Well, I read the complaint, and I didn’t see any statements of fact except that the directors were just stupid. No fraud, no self-dealing, no conflicts of interest were alleged. So I wrote my brief to the trial court: the Business Judgment Rule insulates directors from liability unless they committed fraud, or had conflicts of interest, etc. The plaintiff in this case didn’t allege anything of the sort. The complaint was, on its face, deficient, and subject to dismissal under Rule 12(b)(6).

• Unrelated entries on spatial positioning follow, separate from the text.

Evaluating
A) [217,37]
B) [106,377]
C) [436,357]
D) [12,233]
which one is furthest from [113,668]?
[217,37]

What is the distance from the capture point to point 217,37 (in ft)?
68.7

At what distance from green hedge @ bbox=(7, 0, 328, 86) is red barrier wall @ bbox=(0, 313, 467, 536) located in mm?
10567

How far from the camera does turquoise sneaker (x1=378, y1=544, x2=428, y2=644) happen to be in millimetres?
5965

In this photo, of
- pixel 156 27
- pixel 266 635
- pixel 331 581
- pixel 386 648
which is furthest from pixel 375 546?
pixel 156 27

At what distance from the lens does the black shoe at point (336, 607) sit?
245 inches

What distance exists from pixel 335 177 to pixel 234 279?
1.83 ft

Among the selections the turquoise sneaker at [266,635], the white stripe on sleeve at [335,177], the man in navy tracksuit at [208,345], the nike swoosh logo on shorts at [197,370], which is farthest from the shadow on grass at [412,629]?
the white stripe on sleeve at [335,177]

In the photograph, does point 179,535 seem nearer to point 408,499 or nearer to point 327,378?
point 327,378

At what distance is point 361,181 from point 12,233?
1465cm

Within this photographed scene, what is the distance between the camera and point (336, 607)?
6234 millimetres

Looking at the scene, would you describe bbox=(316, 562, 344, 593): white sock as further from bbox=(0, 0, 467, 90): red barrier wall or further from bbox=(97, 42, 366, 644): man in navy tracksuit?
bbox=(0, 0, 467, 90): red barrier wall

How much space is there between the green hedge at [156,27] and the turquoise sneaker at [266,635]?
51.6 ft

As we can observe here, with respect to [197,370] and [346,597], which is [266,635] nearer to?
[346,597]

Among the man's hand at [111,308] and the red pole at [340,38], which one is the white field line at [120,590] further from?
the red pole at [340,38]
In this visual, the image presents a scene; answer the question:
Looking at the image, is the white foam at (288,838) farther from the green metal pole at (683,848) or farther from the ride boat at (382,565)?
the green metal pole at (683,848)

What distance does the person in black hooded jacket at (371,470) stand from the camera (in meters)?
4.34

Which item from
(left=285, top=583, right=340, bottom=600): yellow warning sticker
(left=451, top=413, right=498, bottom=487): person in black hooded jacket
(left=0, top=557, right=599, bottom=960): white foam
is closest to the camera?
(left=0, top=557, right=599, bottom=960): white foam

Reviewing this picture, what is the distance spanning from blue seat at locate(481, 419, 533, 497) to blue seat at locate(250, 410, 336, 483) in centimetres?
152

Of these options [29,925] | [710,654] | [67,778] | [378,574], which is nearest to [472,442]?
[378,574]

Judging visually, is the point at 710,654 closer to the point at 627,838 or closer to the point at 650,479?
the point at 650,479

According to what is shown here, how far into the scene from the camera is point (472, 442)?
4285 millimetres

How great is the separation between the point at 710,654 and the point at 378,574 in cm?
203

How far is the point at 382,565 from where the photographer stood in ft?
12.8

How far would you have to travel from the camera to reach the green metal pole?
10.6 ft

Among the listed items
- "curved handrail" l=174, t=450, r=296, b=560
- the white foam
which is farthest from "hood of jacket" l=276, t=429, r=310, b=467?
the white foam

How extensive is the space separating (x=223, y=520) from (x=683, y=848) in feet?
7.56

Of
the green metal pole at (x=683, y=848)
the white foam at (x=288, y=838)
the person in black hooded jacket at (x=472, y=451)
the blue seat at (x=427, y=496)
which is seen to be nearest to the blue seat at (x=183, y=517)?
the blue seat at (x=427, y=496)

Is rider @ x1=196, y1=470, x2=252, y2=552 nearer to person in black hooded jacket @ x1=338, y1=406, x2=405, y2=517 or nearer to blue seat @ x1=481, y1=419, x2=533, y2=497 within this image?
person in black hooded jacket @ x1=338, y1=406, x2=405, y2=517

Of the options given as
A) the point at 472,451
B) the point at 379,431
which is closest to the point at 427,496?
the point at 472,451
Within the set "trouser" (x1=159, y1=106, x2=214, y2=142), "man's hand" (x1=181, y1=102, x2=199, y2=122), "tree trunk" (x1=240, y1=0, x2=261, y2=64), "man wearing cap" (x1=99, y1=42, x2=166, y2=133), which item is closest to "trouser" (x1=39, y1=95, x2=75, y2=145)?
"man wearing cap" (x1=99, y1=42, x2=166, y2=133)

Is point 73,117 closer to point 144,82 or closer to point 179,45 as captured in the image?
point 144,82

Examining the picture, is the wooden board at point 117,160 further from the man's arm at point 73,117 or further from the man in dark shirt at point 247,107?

If any of you out there are nodding your heads in recognition at the reference, I’m so so very sorry for you.
The plaintiffs appealed, and the North Carolina Court of Appeals affirmed the judgment of the trial court: dismissal was appropriate. (There were other issues; plaintiffs have to allege that they didn’t ask the directors to fix their mistake because it would have been futile, and there wasn’t anything of the sort in the complaint.)
Counsel for the co-defendants congratulated me: the court of appeals had essentially copied my brief to write their opinion. It was a rare, unqualified victory.
A couple of years later, in a quiet, boring lull, I thought about that case, savoring such an unqualified victory, and went back and found the plaintiff’s complaint and glanced through it. Guess what: they had alleged fraud. They shouldn’t have been thrown out of court but been allowed to continue. I’d completely missed it and had thus made a complete mess of justice.
But so had the other defendants, who hadn’t noticed it either, or the judges, who presumably had looked at the entire record, including the bloody complaint; or the goddamn plaintiffs who wrote the complaint! Why didn’t they remember that they had alleged fraud? How could they not? I was actually a little angry with the plaintiffs.
What should I do? It turns out that my duty of zealous representation of my client wins out over anything else, like going to the court and telling it that everyone had screwed up. I was not allowed to disclose the secret.
However, the bottom line is that Fuzzy Bear and his buddies may have been dumb, but they weren’t bad guys and didn’t commit fraud or act out of a conflict of interest. Justice was done; plaintiffs really didn’t have a case. If I had exposed the mess-up in a timely manner, the case would have ground on at great expense to everyone (I’m looking at you, cinnamon buns) and ended up the same way: no damages for the plaintiffs.
But in the ensuing years, I’ve wondered about that case. Why do we bother? A bunch of lawyers spent a week and untold thousands of dollars of insurance company dollars in a conference room and motels, interviewing people to no point whatsoever. What, were the directors and accountants and advisers going to stride in, plop down in a seat, grin, and say, “Man, we really pulled a fast one! We had a whole bunch of sweetheart deals, and they all went south, but we got our fees, you betcha!”
That was a wasted week save for the cinnamon buns. Also I made Fouts go to a Chinese restaurant and even though he got a mild dish he was sweating all over his forehead before it was over. That was pretty funny.
Also, on the way up there, Fouts was driving and I saw a vanity plate and railed against people’s egos. Fouts gently reminded me that his license plate read “USAFR”, as he was a general in the Air Force reserve. Anyway I had screwed up. Fortunately I had that minor victory about 501(c)(3) trusts later in the week, so maybe he forgave me.
I read somewhere that most of what every generation does is useless, and it’s only a few people, maybe like Gates and Jobs, Edison and Tesla, who make a real difference. The rest of us are only treading water and pretty ineffectively at that till we expire. Please refer to the title.